§ Work instructions
1. In the CubeSat instructions, what is the most the CubeSat was allowed to weigh?
2. Turn the paragraph in the CubeSat instructions that begins "The CubeSat needed to be built to orbit" into a short list, keeping its main facts.
3. Using the CubeSat instructions, say whether each statement agrees with the text, and quote the words that decide it.
(a) The door was moved to the top of the CubeSat.
(b) The final design gave the battery its own separate door.
(c) A 9V battery powers the Arduino when it is not connected to a computer.

§ Reading passage
========
Introduction: How to Build a CubeSat With Arduino and DHT11 Humidity and Temperature Sensor

The full steps and instructions on how to make this DIY popsicle stick CubeSat, using a coded Arduino to be able to collect humidity and temperature data.

Step 1: Project Constraints

The CubeSat needed to be built to orbit our simulated Mars and collect data. The CubeSat was required to be built with dimensions of 10x10x10 and weigh no more than 1.3 kg. Before the official flight the CubeSat needed to pass a shake test, flight test, weight test, and size test. The sensors also need to be programmed to collect data and transfer it onto an SD card.


Step 2: Getting Started

We started by creating a plan on what to build. The CubeSat would need to be 10x10x10 cm and be able to hold a programmed arduino and be sent into “orbit” to collect data on the temperature and humidity of the atmosphere. It also needed to have a barrier around it that kept the arduino inside, yet gave it access to analyze the air. We sketch our ideas and researched arduino projects to get a good idea of how to complete this task. We then collected the materials: wood glue, popsicle sticks, masking tape, pliers, arduino, breadboard, wiring, SD card, and a computer.


Step 3: Troubleshooting

We had to switch the design of the door to be on top so the Arduino didn’t fall out from one of the sides, so we could set in the arduino better, and so we could activate the arduino easier. We also scrapped a door design in which the battery was supposed to be fit in, as we found it to be easier to place the entire Arduino in with the battery at the same time.


Step 4: Coding the Arduino

Follow the Fritzing diagram above to wire the arduino.


Arduino Uno R3 + Ethernet Shield W5100 -

4 Pin DHT11 Sensor for humidity and temperature -

Wires -

USB cable for connection to computer -

Breadboard -

A 9V battery is also needed to power arduino when not connected to computer

Open the Arduino IDE software and paste this code: it should instantly start working-

SD card datalogger

This example shows how to log data from three analog sensors to an SD card using the SD library.
========
§ Provided material
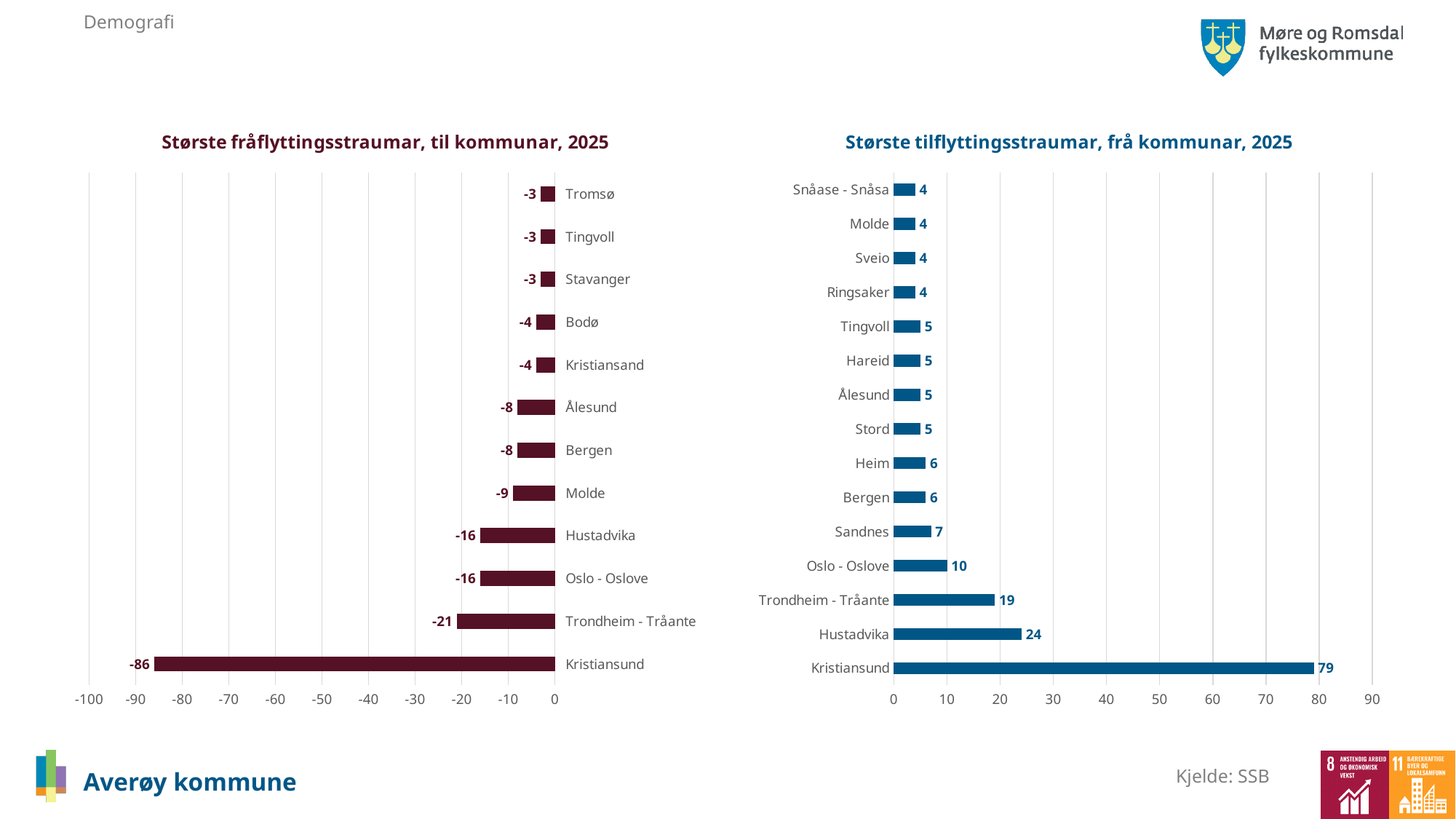
In the chart 'Største tilflyttingsstraumar, frå kommunar, 2025', what is the value for Hustadvika? 24 In the chart 'Største tilflyttingsstraumar, frå kommunar, 2025', is the value for Kristiansund greater or less than 70? greater What type of chart is 'Største tilflyttingsstraumar, frå kommunar, 2025'? Bar chart In the chart 'Største tilflyttingsstraumar, frå kommunar, 2025', what is the difference between the values for Kristiansund and Hustadvika? 55 In the chart 'Største tilflyttingsstraumar, frå kommunar, 2025', which has a larger value, Trondheim - Tråante or Oslo - Oslove? Trondheim - Tråante In the chart 'Største fråflyttingsstraumar, til kommunar, 2025', what is the value for Kristiansund? -86 In the chart 'Største tilflyttingsstraumar, frå kommunar, 2025', which municipality has the highest value? Kristiansund How many municipalities are shown in the chart 'Største fråflyttingsstraumar, til kommunar, 2025'? 12 How many municipalities are shown in the chart 'Største tilflyttingsstraumar, frå kommunar, 2025'? 15 In the chart 'Største fråflyttingsstraumar, til kommunar, 2025', which municipality has the lowest (most negative) value? Kristiansund In the chart 'Største fråflyttingsstraumar, til kommunar, 2025', what is the value for Oslo - Oslove? -16 In the chart 'Største fråflyttingsstraumar, til kommunar, 2025', what is the difference between the values for Trondheim - Tråante and Molde? 12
========
§ Solutions to the tasks
1. No more than 1.3 kg.

2.
- Purpose: orbit the simulated Mars and collect data
- Size: 10x10x10
- Weight: no more than 1.3 kg
- Tests before the official flight: shake, flight, weight, and size
- Sensors: programmed to collect data and transfer it onto an SD card

3.
(a) Yes: "We had to switch the design of the door to be on top"
(b) No: "We also scrapped a door design in which the battery was supposed to be fit in"
(c) Yes: "A 9V battery is also needed to power arduino when not connected to computer"